Tak jak Wojtek powiedział popołudniu wpadła Cher. Trochę dziwnie się zachowywała, Wojtek również, wiem że coś kręcą ale nie wiem jeszcze co. Wieczorem pojechaliśmy na kolacje. Ubrałam sukienkę którą kiedyś dostałam od mamy a Wojtek garnitur w którym wyglądał bosko. Zatrzymaliśmy się przed restauracją, Wojtek obszedł auto i otworzył mi drzwi.
-Zapraszam piękną damę.-Jego uśmiech zawsze budzi we mnie te same emocje.
-Dziękuje.-Weszliśmy do środka i zajęliśmy stolik. Kelner przyjął zamówienie i odszedł. Rozmawialiśmy z Wojtkiem na przeróżne tematy nawet nie zauważając kiedy dostaliśmy zamówienie. Nagle Wojtek spoważniał. Wstał od stołu i podszedł do mnie. Klęknął przede mną i wyjął z kieszeni garnituru małe pudełeczko.

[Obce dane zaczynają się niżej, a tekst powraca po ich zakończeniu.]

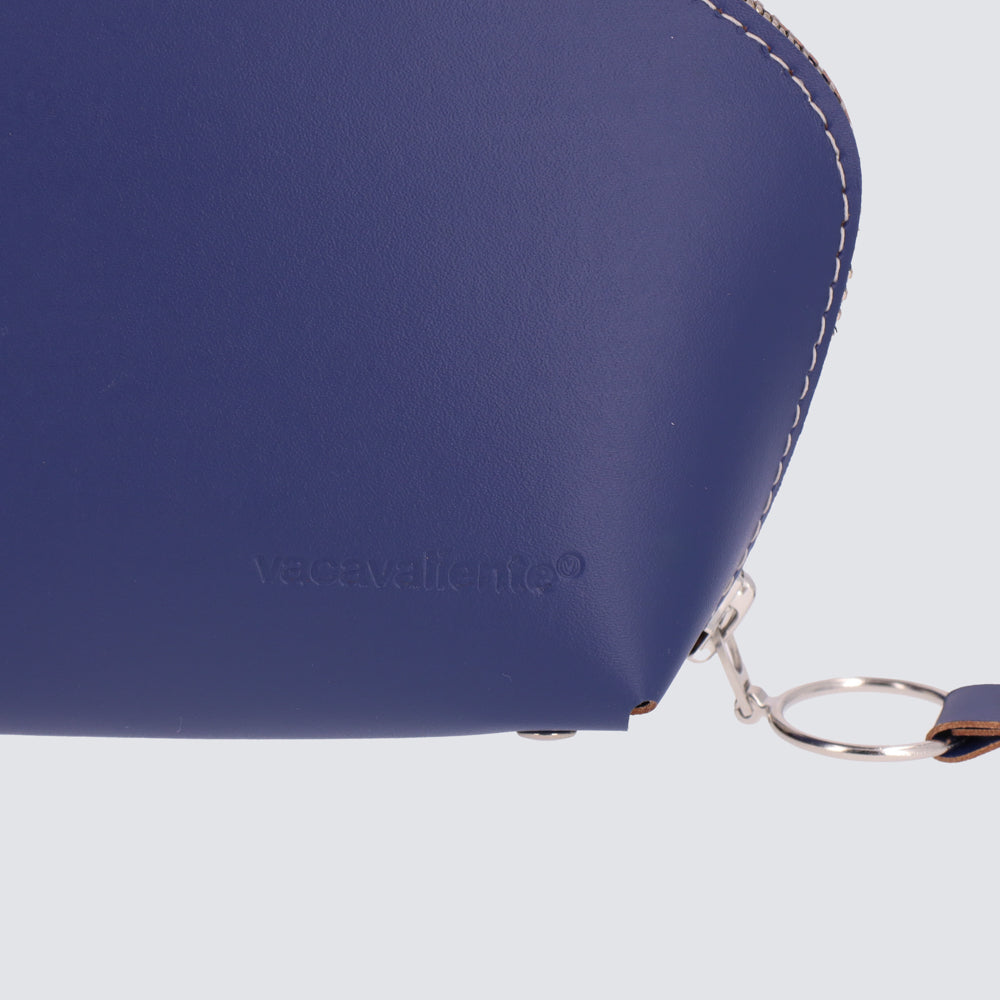 Large Travel Pouch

-Natalio, zostaniesz moją żoną? -Łzy napływały mi do oczu, oczywiście łzy szczęścia.
-Tak.Tak.Tak! -Rzuciłam się na Wojtka i namiętnie pocałowałam. Ludzie w restauracji patrzyli na nas z uśmiechem a niektórzy nawet bili brawa. Wojtek założył mi pierścionek na palec i jeszcze raz pocałował.
Byłam przekonana że nic lepszego w życiu mnie nie spotka, w końcu mam kochającego chłopaka z którym będę miała dziecko, przyjaciół na których zawszę mogę liczyć oraz rodzinę. Wiem że te parę osób nigdy mnie nie opuści.

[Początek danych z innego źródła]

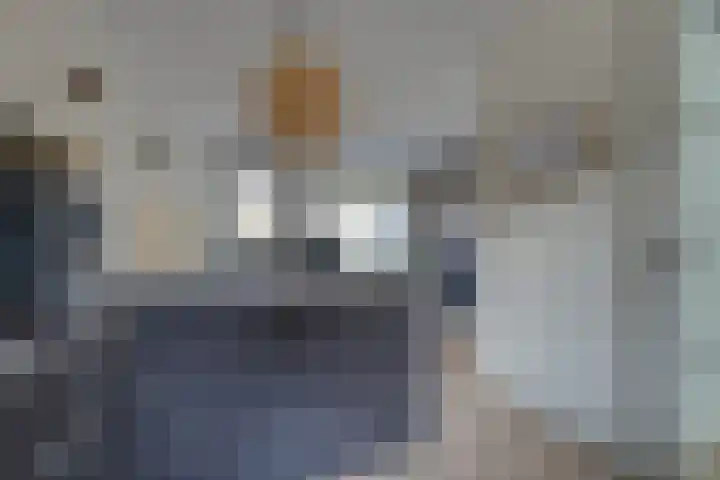 Dubbelspoor 25 Assendelft thumbnail 22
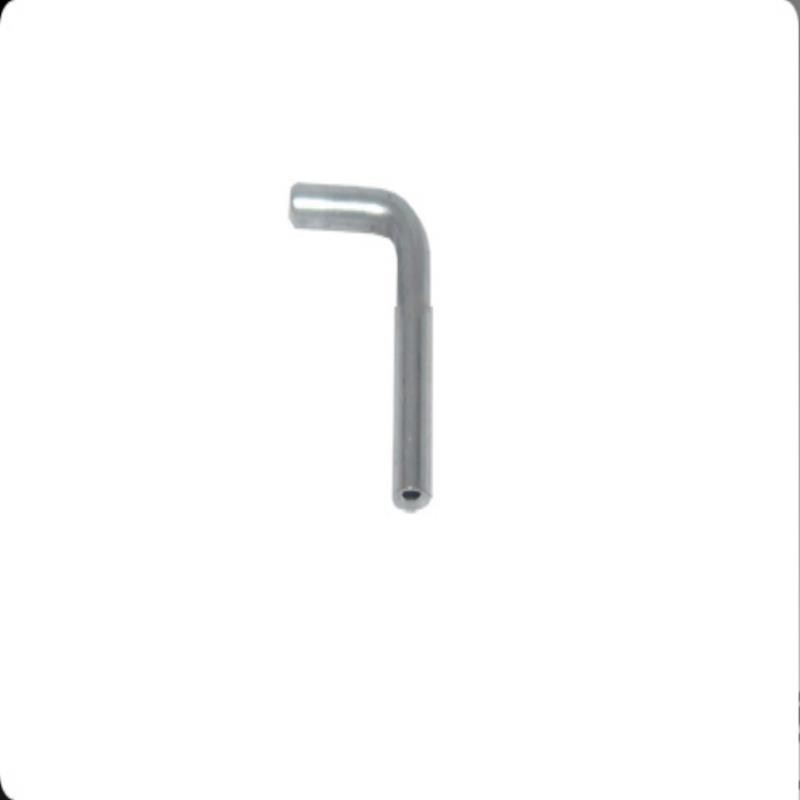 100 3X30 6X1 4 Mm Universal Pim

----------------------------------------------------------------------------------------------------------------------------------
A więc jest już 28 rozdział ;) Został tylko epilog i trzeba będzie pożegnać się z pierwszym blogiem.
Przywiązałyśmy się do tego opowiadania i mamy nadzieję że nie zanudziłyśmy was xD
Znowu nie mamy pojęcia kiedy dodamy następny rozdział (w tym przypadku już ostatni), i jak zwykle wiele nauki. xD
Och jakże słodko już nie moge doczekaź sie epiloguale jednocześnie żal mi ze to juz koniec :(
OdpowiedzUsuńw wolnej chwili zapraszam do mnie na 9 na http://nienawidzackochamcie.blogspot.com/
OdpowiedzUsuńhttp://my-life-is-wojtek-szczesny.blogspot.com/
OdpowiedzUsuńMasz wrażenie że kiedy coś się psuję wali się coś jeszcze. Czujesz się jak w obłędnym kole, które powraca z każdym twoim ruchem. Myślisz że będzie lepiej, ale jest coraz gorzej. Nie masz wsparcia u bliskich osób, bo nie akceptują twojego błędu popełnionego przed kilkoma laty. Czy uśmiechasz się widząc swoją byłą bliską osobę? Nie. To chyba masz takie przeżycia jak ja. Próbujesz to odbudować, a ja nie. Ja czuję że już nie ma czego odbudowywać. Opowiem ci historię, ale nie wiem czy chcesz jej słuchać.